WRITTEN TASK>
Reproduce, word for word, the stretch of the records from their start through the line containing "rusted metal beam [752, 215, 836, 274]", including both ends.

INPUT RECORDS>
------------------------------
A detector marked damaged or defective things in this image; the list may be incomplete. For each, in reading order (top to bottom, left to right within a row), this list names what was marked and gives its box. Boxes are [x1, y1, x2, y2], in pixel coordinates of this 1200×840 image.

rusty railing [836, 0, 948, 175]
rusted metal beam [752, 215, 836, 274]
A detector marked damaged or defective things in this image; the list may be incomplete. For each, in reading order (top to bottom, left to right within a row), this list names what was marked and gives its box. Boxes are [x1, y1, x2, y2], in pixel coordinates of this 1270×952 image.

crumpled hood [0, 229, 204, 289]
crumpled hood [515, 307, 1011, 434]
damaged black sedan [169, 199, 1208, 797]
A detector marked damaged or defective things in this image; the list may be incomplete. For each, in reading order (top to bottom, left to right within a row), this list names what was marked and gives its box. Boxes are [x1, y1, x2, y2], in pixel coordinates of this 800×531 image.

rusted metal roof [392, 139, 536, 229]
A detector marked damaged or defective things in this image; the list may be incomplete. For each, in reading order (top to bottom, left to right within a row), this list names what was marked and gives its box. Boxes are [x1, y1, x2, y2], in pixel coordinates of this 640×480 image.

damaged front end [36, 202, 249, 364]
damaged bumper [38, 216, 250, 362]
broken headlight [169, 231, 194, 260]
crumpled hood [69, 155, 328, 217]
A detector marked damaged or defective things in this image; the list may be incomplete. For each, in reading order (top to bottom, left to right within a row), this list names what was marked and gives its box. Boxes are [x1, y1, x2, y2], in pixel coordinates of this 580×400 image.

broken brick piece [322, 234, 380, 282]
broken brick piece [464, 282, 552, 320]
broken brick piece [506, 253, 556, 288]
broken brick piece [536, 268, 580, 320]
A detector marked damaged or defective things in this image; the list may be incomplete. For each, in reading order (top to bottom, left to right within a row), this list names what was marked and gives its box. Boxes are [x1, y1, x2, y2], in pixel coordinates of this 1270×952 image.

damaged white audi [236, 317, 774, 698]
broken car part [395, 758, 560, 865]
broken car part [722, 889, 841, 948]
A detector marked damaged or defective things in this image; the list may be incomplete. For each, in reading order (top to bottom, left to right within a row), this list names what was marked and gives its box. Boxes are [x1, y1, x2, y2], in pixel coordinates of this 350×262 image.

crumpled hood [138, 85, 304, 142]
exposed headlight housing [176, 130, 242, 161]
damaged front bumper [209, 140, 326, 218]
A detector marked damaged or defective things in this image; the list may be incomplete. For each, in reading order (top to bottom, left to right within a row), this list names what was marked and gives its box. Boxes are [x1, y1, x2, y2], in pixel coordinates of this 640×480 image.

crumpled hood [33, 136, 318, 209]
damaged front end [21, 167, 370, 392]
------------------------------
ANSWER>
A detector marked damaged or defective things in this image; the list may be incomplete. For each, in reading order (top to bottom, left to right within a row), this list names what was marked and gives its box. Boxes are [x1, y1, x2, y2], in pixel coordinates of this 1200×840 image.

rusty railing [836, 0, 948, 175]
rusted metal beam [752, 215, 836, 274]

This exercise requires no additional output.